There is one thing I now know for sure, when it comes to the basics of determining the ability of anybody learning to fly; and that is that there is no difference whatsoever between the male and female of our species. The only difference I can determine is that of inclination - more men seem attracted to learning to fly. And yes, if you are asking - I have flown with several female pilots and found exactly the same mix of competence as with the blokes. Generally most being highly competent, but only a few being exemplary. However, when it comes to being outstanding - world class - sadly I have only viewed the female contenders from the ground.

For example, regarding women running flying schools, often if not mainly training military pilots, in the early years and during WW1, the American Stinson sisters trained Canadian pilots for the RFC before 1917. In Germany Melli Beese had run a flying school in Berlin since 1912 - and by heck she had a very difficult time indeed. Even suffering sabotage! Also see BROOKLANDS (SURREY) for information about Mrs Hilda Hewlett who co-ran both a flying school and aircraft manufacturing facility there, before WW1. 

Without any doubt whatosever the most effective military unit manned by women was in Russia during World War 2. I have read other accounts but by far the best precis is on Wikipedia, from which I quote:

"Night witches" is the English translation of Nachthexen, a World War II German nickname, for the female military aviators of the 588th Night Bomber Regiment, known later as the 46th "Taman" Guards Night Bomber Aviation Regiment, of the Soviet Air Forces. The regiment was formed by Colonel Marina Raskova and led by Major Yevdokia Bershanskaya."

"The regiment flew harassment bombing and precision bombing missions against the German military from 1942 to the end of the war. At its largest size, it had 40 two-person crews.
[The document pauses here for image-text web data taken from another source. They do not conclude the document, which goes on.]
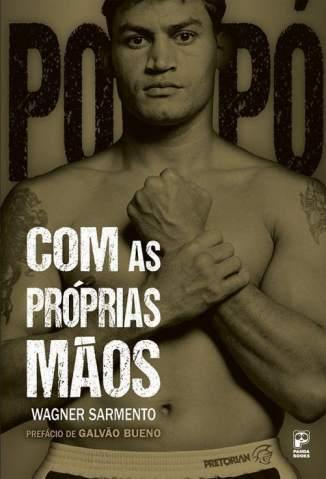 Baixar Com as Próprias Mãos - Acelino Freitas ePub PDF Mobi ou Ler Online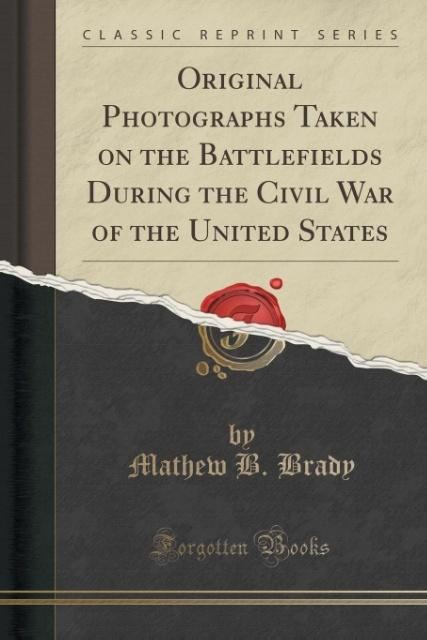 Original Photographs Taken on the Battlefields ...
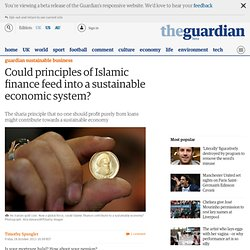 Could principles of Islamic finance feed into a sustainable economic system?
It flew over 23,000 sorties and is said to have dropped 3,000 tons of bombs. It was the most highly decorated female unit in the Soviet Air Force, each pilot having flown over 800 missions by the end of the war and twenty-three having been awarded the Hero of the Soviet Union title."

My note: By comparison, in the RAF during WW2, it was deemed that after flying thirty combat missions, aircrew members could elect to return to non-combat duties. It would of course be very unfair to compare the relative dangers involved as the 'Night Witches' were engaged in a completely different theatre of war, albiet very dangerous indeed - thirty of its members died in combat.

"The regiment flew in wood and canvas Polikarpov Po-2 biplanes, a 1928 design intended for use as training aircraft and for crop-dusting, and to this day the most-produced biplane in all aviation history. The planes could carry only six bombs at a time, so multiple missions per night were necessary. Although the aircraft were obsolete and slow, the pilots made daring use of their exceptional maneuverability; they had the advantage of having a maximum speed that was lower than the stall speed of both the Messerschmitt Bf109 and the Focke-Wulf Fw190, and as a result, the German pilots found them very difficult to shoot down. An attack technique of the night bombers was to idle the engine near the target and glide to the bomb release point, with only wind noise to reveal their location. German soldiers likened the sound to broomsticks and named the pilots "Night Witches". Due to the weight of the bombs and the low altitude of flight, the pilots carried no parachutes."

"From June 1942, the 588th Night Bomber Regiment was within the 4th Air Army. In February 1943 the regiment was honored with a reorganization into the 46th Guards Night Bomber Aviation Regiment and in October 1943 it became the 46th "Taman" Guards Night Bomber Aviation Regiment. The word Taman referred to the unit's involvement in two celebrated Soviet victories on the Taman Peninsular, during 1943."